The detail with which this conflict is presented is impressive; geopolitical manoeuvring is certainly central to the film, but equally important are the little rituals and hypocrisies that defined upper middle class life on 1940s India. The scenes where Lenny plays with her friends, lolls around with Shanta achieve a very tender lyricism that is tough to keep from turning into sentimentality when you're dealing with a little kid. One scene where Lenny, sitting in the back seat of a car, is accidentally driven into a small riot by her arguing parents, is especially notable for the way that Mehta covers a truly insane range of emotions with smoothness and depth.
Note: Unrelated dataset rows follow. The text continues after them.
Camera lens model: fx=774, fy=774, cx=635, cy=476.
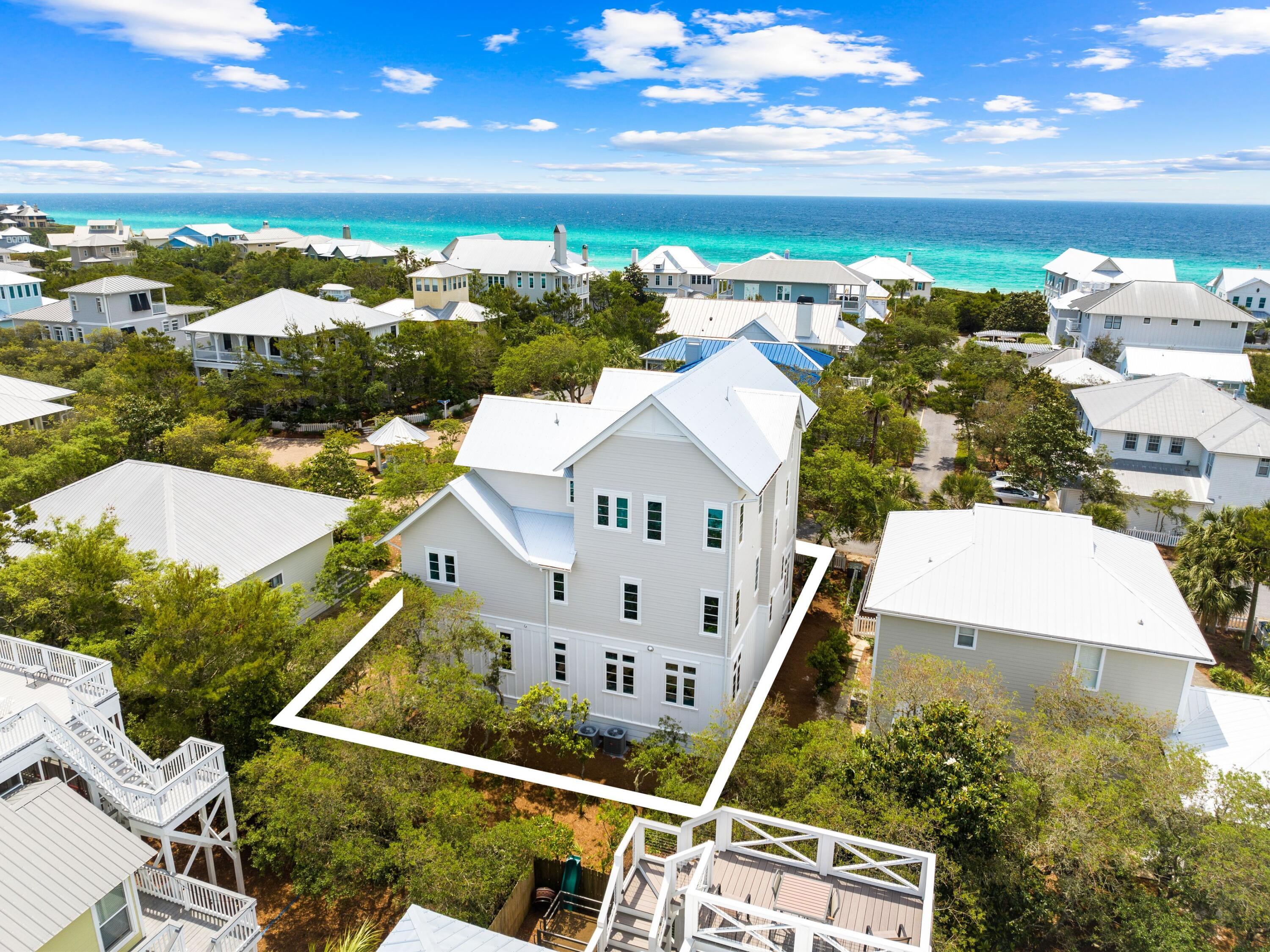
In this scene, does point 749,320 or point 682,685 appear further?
point 749,320

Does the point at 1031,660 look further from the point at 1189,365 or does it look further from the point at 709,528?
the point at 1189,365

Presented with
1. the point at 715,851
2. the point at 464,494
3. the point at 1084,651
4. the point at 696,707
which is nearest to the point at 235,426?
the point at 464,494

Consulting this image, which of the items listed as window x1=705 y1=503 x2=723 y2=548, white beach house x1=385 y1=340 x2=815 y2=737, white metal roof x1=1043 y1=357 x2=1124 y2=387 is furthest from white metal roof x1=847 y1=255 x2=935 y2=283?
window x1=705 y1=503 x2=723 y2=548

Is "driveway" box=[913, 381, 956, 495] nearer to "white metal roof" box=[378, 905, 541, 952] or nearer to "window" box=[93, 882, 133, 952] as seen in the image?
"white metal roof" box=[378, 905, 541, 952]

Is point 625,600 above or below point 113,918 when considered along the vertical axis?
above

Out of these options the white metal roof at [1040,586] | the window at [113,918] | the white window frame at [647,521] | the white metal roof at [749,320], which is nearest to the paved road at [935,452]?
the white metal roof at [749,320]

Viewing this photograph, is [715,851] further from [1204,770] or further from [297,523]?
[297,523]

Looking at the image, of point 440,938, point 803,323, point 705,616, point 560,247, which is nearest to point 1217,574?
point 705,616
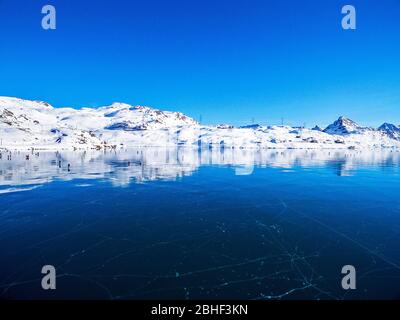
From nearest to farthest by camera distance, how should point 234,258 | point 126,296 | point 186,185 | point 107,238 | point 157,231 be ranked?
point 126,296 → point 234,258 → point 107,238 → point 157,231 → point 186,185

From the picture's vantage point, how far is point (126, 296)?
9109 millimetres

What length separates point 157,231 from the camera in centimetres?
1524

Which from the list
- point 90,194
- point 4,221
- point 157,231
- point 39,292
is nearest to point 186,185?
point 90,194

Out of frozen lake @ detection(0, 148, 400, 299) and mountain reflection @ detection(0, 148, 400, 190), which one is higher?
mountain reflection @ detection(0, 148, 400, 190)

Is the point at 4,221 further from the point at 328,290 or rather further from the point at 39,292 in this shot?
the point at 328,290

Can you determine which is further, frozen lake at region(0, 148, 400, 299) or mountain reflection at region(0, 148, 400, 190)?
mountain reflection at region(0, 148, 400, 190)

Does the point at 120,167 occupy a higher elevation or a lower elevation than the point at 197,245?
higher

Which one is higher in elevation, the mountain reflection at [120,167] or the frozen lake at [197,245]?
the mountain reflection at [120,167]

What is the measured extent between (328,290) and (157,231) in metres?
9.37

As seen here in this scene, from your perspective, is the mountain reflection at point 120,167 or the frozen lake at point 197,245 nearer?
the frozen lake at point 197,245

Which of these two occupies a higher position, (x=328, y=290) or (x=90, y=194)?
(x=90, y=194)

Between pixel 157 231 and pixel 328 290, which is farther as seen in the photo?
pixel 157 231

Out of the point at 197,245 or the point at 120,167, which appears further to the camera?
the point at 120,167
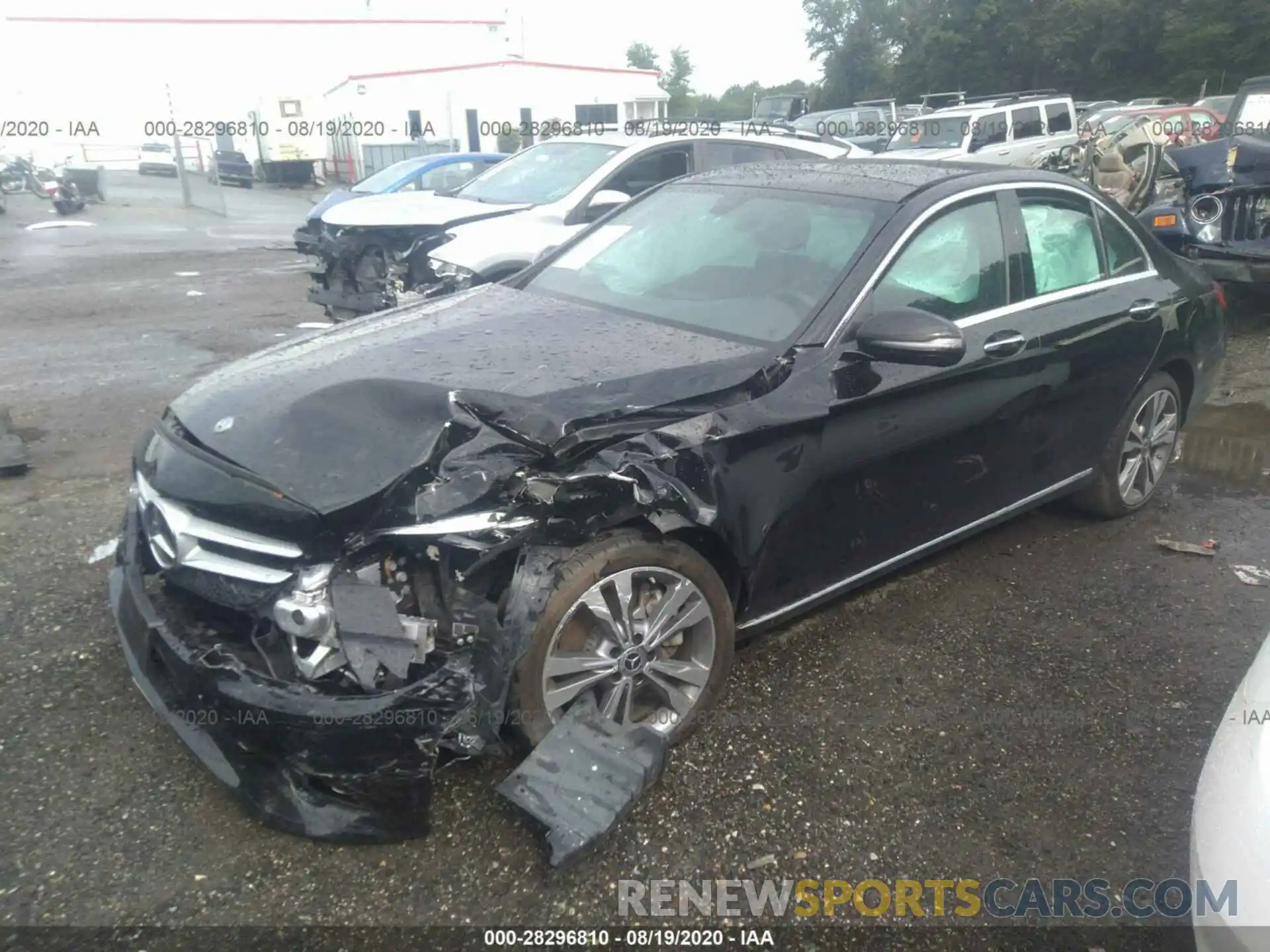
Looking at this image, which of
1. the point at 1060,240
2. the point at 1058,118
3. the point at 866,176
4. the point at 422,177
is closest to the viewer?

The power of this film, then, lies very much in its details, in the wholeness and density of the world it creates. Earth is very much about Lahore, and what it means to grow up and live there during a specific historical period. Compared to how totally the film is about Lahore, it's barely at all about what it means to be Indian or Pakistani. Nation is the ever-present topic of the narrative, but in terms of understanding the richly developed inner life of the characters, national considerations hardly every appear on the radar screen. This paradox is what give the film such life, such mystery, and what makes it seem so vibrant a part of the post-national cinema that we can see emerging over the last decade.

That said, Mehta occasionally goes astray with heavy-handed allegorical gestures. The above mentioned park is a minor example of this, although Mehta resists the urge to go overload these images with symbolic value. One scene where her metaphorical impulse gets the better of her, though, is when the neutral Parsee family hosts a dinner attended by a pompous, tuxedoed Briton, a Sikh, a Hindu and a Muslim, as the young, naive Lenny plays underneath the table. Guess what: the dinner chat soon turns to politics and an angry, violent dispute breaks out among the guests. I'm also not totally sure what to make of the closing sequence [read no further if you do not want the end spoiled], when Lenny is tricked into betraying Shanta, who is dragged from her house by a crazed band of Muslim rioters. Are we supposed to take from this that apolitical innocents often do more harm than they intend to? It's clear that Lenny, the child from a historically neutral ethnic group, is supposed to be symbolic of something (but what, exactly?), and the nastiness of this final betrayal that she is hoodwinked into makes her seem especially central to the madness and consequent loss of innocence that has engulfed the region. Again, two problems with this: I'm not crazy about the use of a you         ng girl as a symbol for the woes of the subcontinent, and I'm not sure how coherently this symbol is even developed (it's just sort of invoked but never explained, unlike the much-too-clear symbolism of the dinner party).

One aspect of the film that more than makes up for these shortcomings, though, is its look. Mehta's cinematographer Giles Nuttgens has done an excellent job of expressing the intensity of Lahore without going overboard on the in romanticism. Like the careful way that Mehta shows us the details of everyday life, the images in Earth are obsessively framed and sumptuously photographed. Earth has its problems, but none of them are enough to detract from the fact that this is a beautiful, heartfelt and heartbreaking film about the passing of a truly trans-national Asia.